Noutras circunstâncias, os clientes podem estar fantasiando ou atuando. O examinador precisa avaliar com precisão a percepção que o cliente tem da realidade. Em um número felizmente menor de casos os clientes podem estar agindo de má-fé. Nesses casos a contra-transferência, o sexto sentido é a ferramenta principal à disposição do examinador.

O importante é compreender que consiste em falta grave por parte do examinador não acreditar no paciente. Consiste em uma falta de respeito que deve ser evitada a todo custo. Em princípio, os clientes não mentem. A menos que mintam. Mas o ônus de detectar a trapaça, a fantasia ou a atuação recaem sobre o examinador, o qual deve ser muito criterioso.

Atribuir os sintomas à ansiedade da mãe ou da criança, sem um processo mais detalhado de busca por evidências e teste de hipóteses é uma falta gravíssima. Todos nós já passamos por essa ou situações parecidas. É doloroso, incomoda muito. Infelizmente é comum que se vá a um médico e o mesmo desdenhe dos sintomas como resultantes de ansiedades ou fantasias. Em casos mais graves ainda, alguns médicos fingem que fazem uma ausculta cardíaca ou pulmonar. Será que esses profissionais são tão idiotas que não lhes passa pela cabeça que, por mais ignorantes que sejam, os pacientes percebem a trapaça?

Recentemente tem acontecido uma coisa irritante comigo. Meus cabelos andam bem brancos. Talvez seja por causa disso que muitas secretárias ou médicos plantonistas de serviços de urgência se sintam no direito de me tratar como se eu fosse um ignorante ou demenciado. Adotando atitudes paternalistas em relação a mim e me explicando o óbvio, insultando a minha inteligência e faculdades intelectuais.

Infelizmente, o respeito e a sinceridade são commodities cada vez mais  escassas na assistência à saúde. A neuropsicologia é uma área nova de atuação profissional que terá mais sucesso quanto mais fugir desse vício da falta de empatia e autenticidade.

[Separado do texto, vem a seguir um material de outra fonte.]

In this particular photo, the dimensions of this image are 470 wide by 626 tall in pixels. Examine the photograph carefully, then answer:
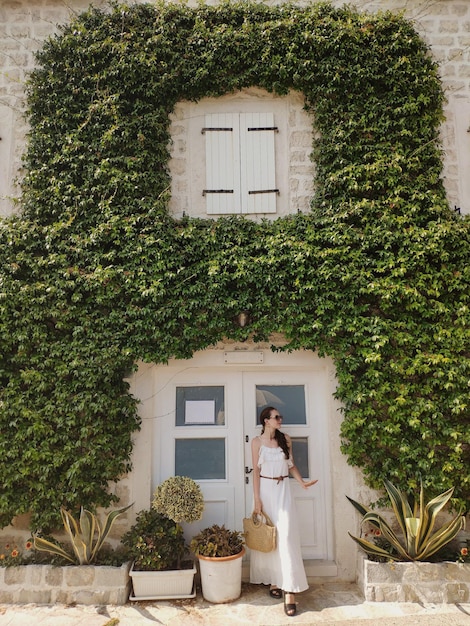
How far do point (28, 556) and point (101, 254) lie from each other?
10.8 ft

O Príncípio da Cooperação é, então, um pilar de uma anamnese bem feito. Do Princípio da Cooperação, o Grice derivou uma série de máximas. As máximas de Grice podem facilmente ser adaptadas para o contexto da entrevista clinica em neuropsicologia:

1.  Qualidade: Ser respeitoso e demonstrar tato, mas ser sincero e acreditar na sinceridade do cliente;
2.  Modo: Ser organizado, ético e empático e otimista;
3.  Relevância: Focar no que interessa;
4.  Quantidade: Não sobrecarregar o cliente com informações ou preocupações desnecessárias.

Talvez essas regrinhas sejam óbvias demais, ou mais facilmente formuáveis do que obedecidas. Mas se elas não fossem explicitadas, quais seriam as diretrizes?


Referências

Bálint, E. & Norell, J. S. (1986). Seis minutos para o paciente. Rio de Janeiro: Manole.

Barrier, P. A., Li, J. T. C.  & Jensen, N. M. (2003). Two words to improve physician-patient communication: what else? Mayo Clinic Proceedings, 78, 211-214.

Grice, H. P. (1975). Logic and conversation. Syntax and Semantics, 3, 41-58.

Ridley, M. (1998). The origin of virtue: human instincts and the evolution cooperation. New York: Penguin.

Trivers, R. (2011). The folly of fools. The logic of deceit and self-deception in human life. New York: Basic Books.

Wright, R. (1994). The moral animal. Why are the way we are. The new science of evolutionary psychology. New York: Pantheon.